La mente di Melina non ha perso tempo a elaborare queste informazioni come se fosse un’opportunità. “Potrei anche non diventare una dominatrice… ma tanto vale fingere di esserlo!” pensò mentre si spogliava sotto gli occhi avidi dei suoi curiosi.

– BEN FATTO, I TUOI MAIALI! “Mettiti a nudo! urlò con autorità, tirando fuori dallo zaino un righello di alluminio. ADESSO!

Immediatamente, i sudditi obbedirono mentre Melina ordinava loro di mettersi a quattro zampe con le zampe posteriori in vista; la cagna procedeva quindi a schiaffeggiare le natiche pelose dei maschi con l’uso del righello e lo faceva con grande vigore provocando non solo dolore ma anche una strana forma di piacere mentre tutti gemevano eccitati. . E non si fermò finché non le lasciò le natiche segnate da lividi rossi, crogiolandosi nella sensazione di dominio. Poi ordinò loro di sdraiarsi sulla schiena, mostrando le loro membra dure e palpitanti. Melina era ancora più divertita nel vedere quei membri non molto grossi palpitare di desiderio.

-Molto bene, depravato… Mi obbedisci perfettamente! ” Cosa ? rispose lei, complimentandosi con se stessa, ma con una punta di sarcasmo “visto che non ci sarà pipì per tutti, io vado a bagnare il cazzo di Danilo e tu, se vuoi, non puoi strofinarlo!

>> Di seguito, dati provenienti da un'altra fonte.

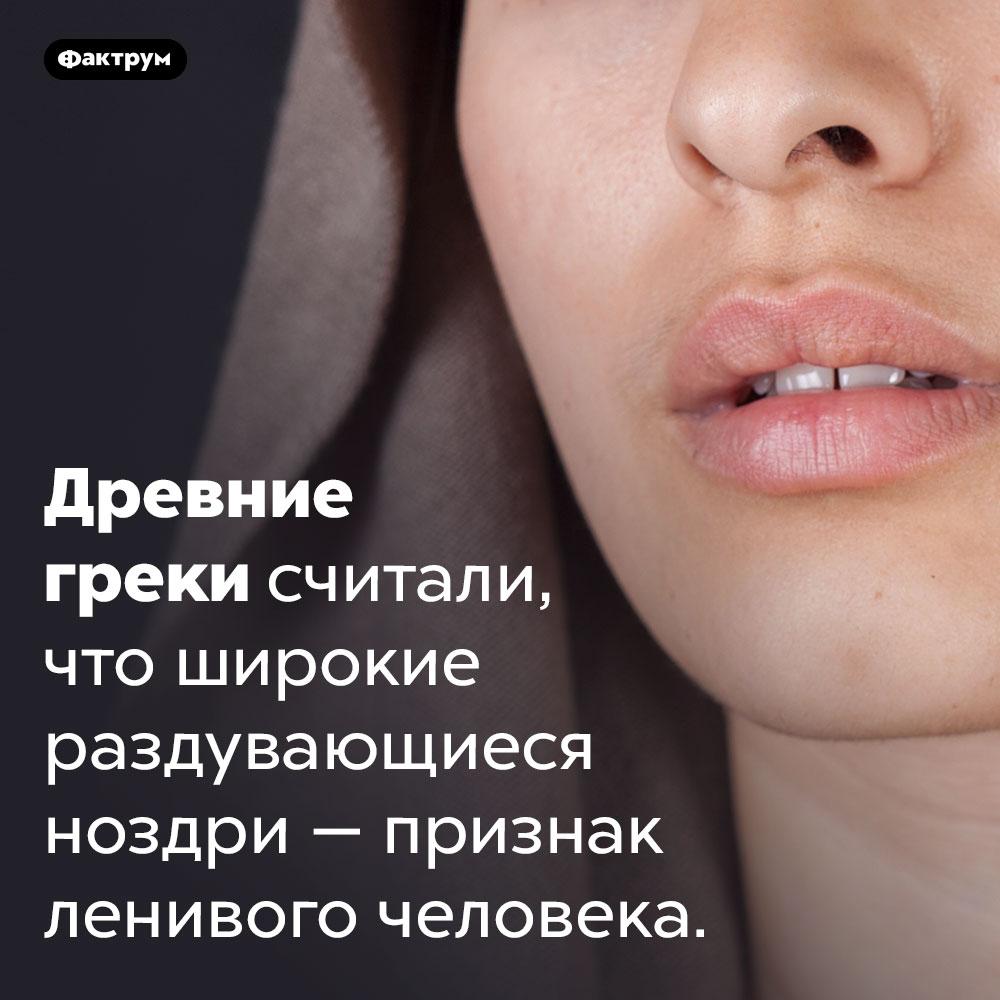 ВДревней Греции считалось, что люди сширокими ноздрями ленивые. Древние греки считали, что широкие раздувающиеся ноздри — признак ленивого человека.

Senza aspettare risposta, Melina si accovacciò vicino alla pancia di Danilo e gli spruzzò l’uccello di urina calda; La faccia del ragazzo era di pura estasi, e non ci volle molto per iniziare a manipolare il suo membro fino a raggiungere l’orgasmo eiaculando e spalmandosi; Pablo e Cássio aleggiavano su Danilo come cani affamati, strofinandosi contro di lui come bestie in calore e poi iniziando una violenta masturbazione che culminò in un orgasmo articolare.

E i tre ragazzi stavano ancora respirando affannosamente quando Melina colpì le loro membra inerti con il righello di alluminio, godendosi le urla ei gemiti dei deviati. Melina si vestì e cominciò a farsi pagare per il suo servizio, ricevendo da loro una buona somma di denaro. “La prossima volta sarà più costoso!” E non avvicinarti per strada… Prendi un appuntamento prima per vedere se ho tempo per te! ha risposto quando Danilo le ha chiesto quando poteva riprendersela. E così la puttana se ne andò, cercando di non ridere e controllando quanto aveva ricevuto.

Quella notte nella sua camera da letto, Melina pensò che sebbene non fosse una vera Dominatrice, poteva fingere di esserlo, come se indossasse una maschera (comportamento che adotterebbe solo per ingannare le sue amiche vittime); Con questa idea radicata nella sua mente, rifletté anche che, molto meglio che dominare gli uomini, sarebbe stato dominare e soggiogare altre donne…, e questo la eccitò. Ciò di cui aveva bisogno ora era un test per vedere fino a che punto l’avrebbe portata la sua “maschera”! E la migliore cavia per questo era Angelica!

Pochi giorni dopo, durante la pausa tra le lezioni, Melina era in piedi nel corridoio che portava al bagno delle donne, in attesa di un’occasione; ad un certo momento Angelica entrò e si trovò sola; Melina irruppe nella stanza e aprì la porta della cabina prima che Angelica potesse reagire. Con gesti un po’ aggressivi, ha tenuto Angelica per il collo, esercitando una certa forza mentre le faceva scivolare la mano sotto la gonna, infilandogliela dentro le mutandine e trovando una vagina macchiata.

– Sei davvero una stronza, vero? “E d’ora in poi mi servirai… sarò la tua Domme!

-Oh! Oh! Bene bene! “Ma che mi dici di Victor?” sussurrò Angelica, già sperimentando il suo primo orgasmo. Sono la sua puttana e mi piace… ohhh!

– Stai zitto puttana! – ringhiò Melina schiaffeggiando Angelica – Non ha bisogno di saperlo! Sono solo affari nostri… capito?

Angelica annuì affermativamente mentre le dita di Melina producevano altri orgasmi nel suo corpo. E da quel giorno Angelica ha servito Melina come se fosse il suo cane, anche senza sapere se stava servendo una vera Domme. Tenevano nascosti i loro incontri a tutti e ognuno di loro era sempre più torrido e istruttivo per la puttana Melina che presumeva avesse già tutte le doti necessarie per essere una Dominatrice.

Si dilettava a sculacciare Angelica e poi a prenderla con un dildo che si era procurato in sedute pagate da Danilo e dalla sua banda di idioti feticisti senza che loro sapessero che stavano aiutando a crearlo.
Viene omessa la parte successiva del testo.